Requesting multiple slices
When working with simulation data it can be useful to be able to efficiently read multiple non-contiguous chunks of a dataset (e.g. particles in some region of a SWIFT snapshot). Requesting each chunk separately can be slow because a round trip to the server is required for each one.
This module provides a mechanism to fetch multiple slices with one
http request. The hdfstream.RemoteDataset.request_slices()
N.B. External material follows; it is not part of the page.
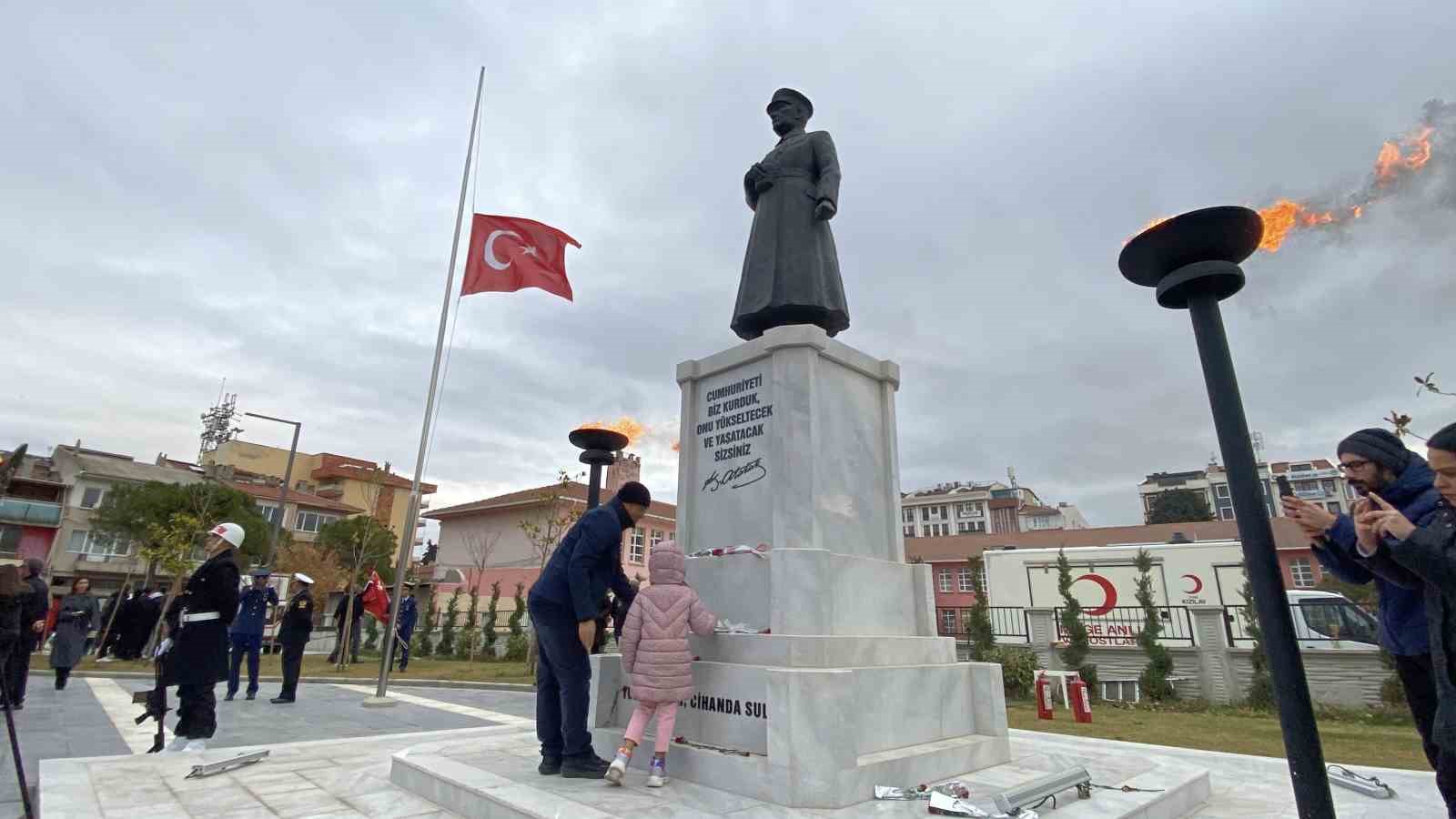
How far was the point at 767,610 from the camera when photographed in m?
4.88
method takes a sequence of slice objects as input and returns a single
array with the slices concatenated along the first axis. Slice objects
can be created by indexing numpy’s built in np.s_ object. For
example:
import numpy as np
slices = []
slices.append(np.s_[10:20,:])
slices.append(np.s_[50:60,:])
data = dataset.request_slices(slices)
This would return dataset elements with coordinates 10 to 19 and 50 to 59 in the first dimension and all elements in the second dimension. There are some restrictions on the slices:
Slice starting indexes in the first dimension must be in ascending order
Slice indexes in dimensions other than the first must not differ between slices
Slices must not overlap
Slices can only be concatenated along the first dimension
These restrictions are imposed for efficiency: slices may only be requested in the order in which they are stored on disk, and it must be possible to represent the combined slices as a single ndarray.